Auto Sales Sag in China, India


SINGAPORE – Declining automotive sales in China and India are expected to impact demand for base oils, industry experts said at a conference last month.

The transportation sector is still the biggest segment of the base oils market and likely to remain so in the coming years, Izham Ahmad, senior editor of ICIS, said during a presentation at the Asian Industrial Lubricants Conference jointly organized by ICIS and the European Lubricating Grease Institute here last month.
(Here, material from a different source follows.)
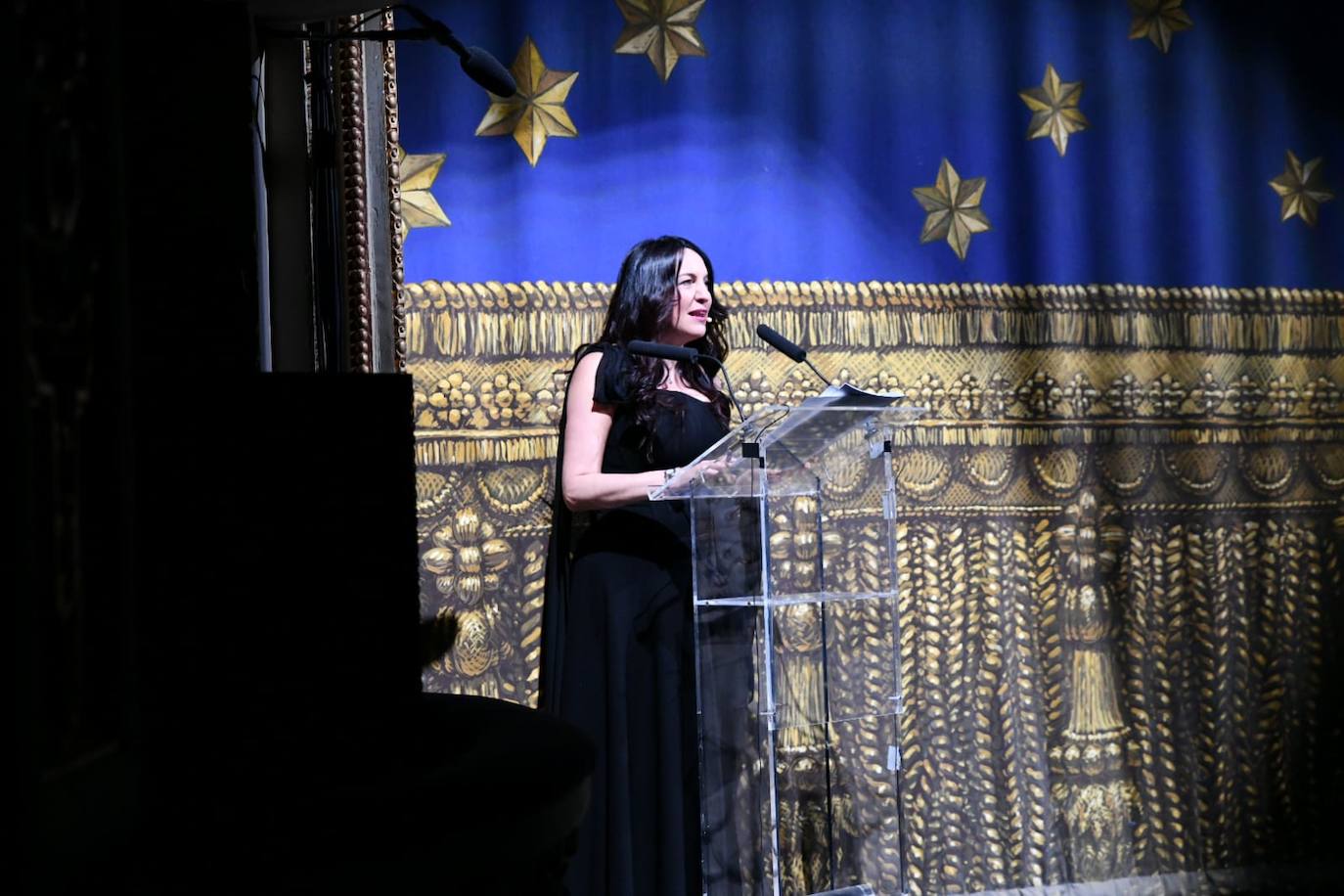 Fotos: Homenaje a José Espadero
Chinas automobile production reached 18.1 million units during the first nine months of this year, down 11.4 percent from the same period of 2018, while sales declined 10.3 percent to 18.4 million units, according to the latest statistics released by the China Association of Automobile Manufacturers.

In 2018, Chinas base oil consumption fell to 8.1 million metric tons, while a decline in industrial and manufacturing activities reduced demand for API Group I base oils. Group II and Group III demand is stable to soft on lower demand for automotive lubricants due to falling car sales, expected to continue into 2020, he added.

Vehicle sales are slowing, and China mulls a goal that 60 percent of auto sales be electric [vehicles] by 2035, Izham said

As the market moves more towards EVs from [cars powered solely by internal combustion] engines, it is bound to impact engine oils and hence base oil demand, Shailendra Gokhale, managing partner of Rosefield DAA International Consultancy, told Lube Report. The good thing is that the shift is not going to be overnight, but in a gradual manner. The goal of 60 percent of auto sales [being electric] will definitely have a negative impact on base oils. However, in real [volume] terms, one should not forget that overall auto sales in China will be going up over the next 15 years, which means [internal combustion] engines and hybrids will also go up, and even in 2035, the vehicle parc of ICEs will still be high, which requires engine oils and hence base oils.

The Chinese government reduced subsidies for EVs this year and is considering incentives to encourage construction of EV charging stations for consumers. This will have a knock-on effect on the wider passenger vehicle market as EVs sales have been a major factor in helping to mitigate the overall slowdown. It will be a while, however, before the nationwide proliferation of charging points becomes a reality, LMC Automotive, a United Kingdom-based business consultancy, said in its light vehicle sales report last month.

In India, year-on-year automobile sales have been slowing and base oils demand from Indias passenger car segment not encouraging, Izham said. During the first half of 2019, Indias base oil imports achieved year-to-year increases only in March and May.

Gokhale concurred. Tight credit conditions and economic slowdown affected passenger vehicle sales this year. Impact on the aftermarket lubricant market is definitely felt, though it will not be as high as on factory-fill, said Gokhale.

“While the next six months will certainly witness the demand of cars coming down due to transition to [Indias Bharat Stage VI emissions standard] by April 2020, I dont think it will slow down demand for new cars. The demand of new cars will pick up as the economy of India picks up, he added.

Despite the disruptions, Asia still dominates global base oil demand. He said current global demand is about 37 million tons, and half of that demand comes from Asia. However, in the past decade, growth in Asian and developing economies barely compensated for the loss of demand in mature markets, Izham said.

He pointed out that regional imbalances between capacity and demand are evident for all the key [base oil] groups, generating trade flows. For example, in Asia, capacity of Group I matches demand, but there is an overcapacity of Group II and Group III. In North America, there is an overcapacity of Group I and Group II versus demand.